Yang Li (QFC PhD student), Jim Bence (QFC Co-Director), and Travis Brenden (QFC Associate Director) recently published a paper in North American Journal of Fisheries Management exploring the consequences of moving from annual to less-frequent assessment of fish stocks. Annually assessing fish stocks can be difficult and time consuming; consequently, agencies are often interested in moving away from annual assessments. As part of their research, they evaluated how assessment frequency affected fishery management outcomes and how outcomes were affected by factors such as data quality, variability in population recruitment, and harvest level. They additionally evaluated methods for setting target harvest levels in years between assessments when assessments were not conducted annually.
The published article can be found here. The full citation for the published article and the abstract is below.
Li, Y., J.R. Bence, and T.O. Brenden. 2016. The influence of stock assessment frequency on achievement of fishery management objectives. North American Journal of Fisheries Management 36:793-812.
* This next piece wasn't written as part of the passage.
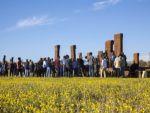 24 ülkeden 108 bilim adamı Ahlat'ı gezdi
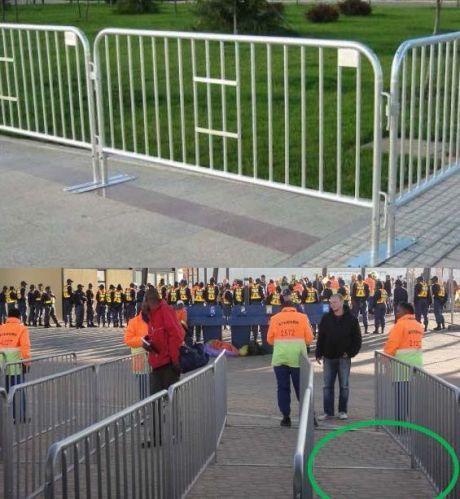 Três tipos de grades estão sendoadquiridas pelo Pnud para que o GDF possa cercar a área do estádio.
Abstract.-Because of resource limitations with respect to both funding and staff expertise, there is growing interest among fishery management agencies in moving from annual to less-frequent assessments of fish stocks. We conducted simulations based on Lake Whitefish populations in the Laurentian Great Lakes to evaluate (1) how statistical catch-at-age assessment frequency, the time lag between data collection and assessment, and approaches to setting target harvests in the years between assessments affected the achievement of management objectives; and (2) how the outcomes were influenced by the quality of assessment data, features of the populations, and characteristics of the fisheries exploiting the populations. We found that as assessments became less frequent, relative yields were reduced and the risk of stock depletion and interannual variation in yield increased. The effects of less-frequent assessments were ameliorated in populations with greater levels of productivity and when target mortality was lower. Conversely, the effects of assessment frequency were largely insensitive to changes in recruitment variation or the quality of assessment data.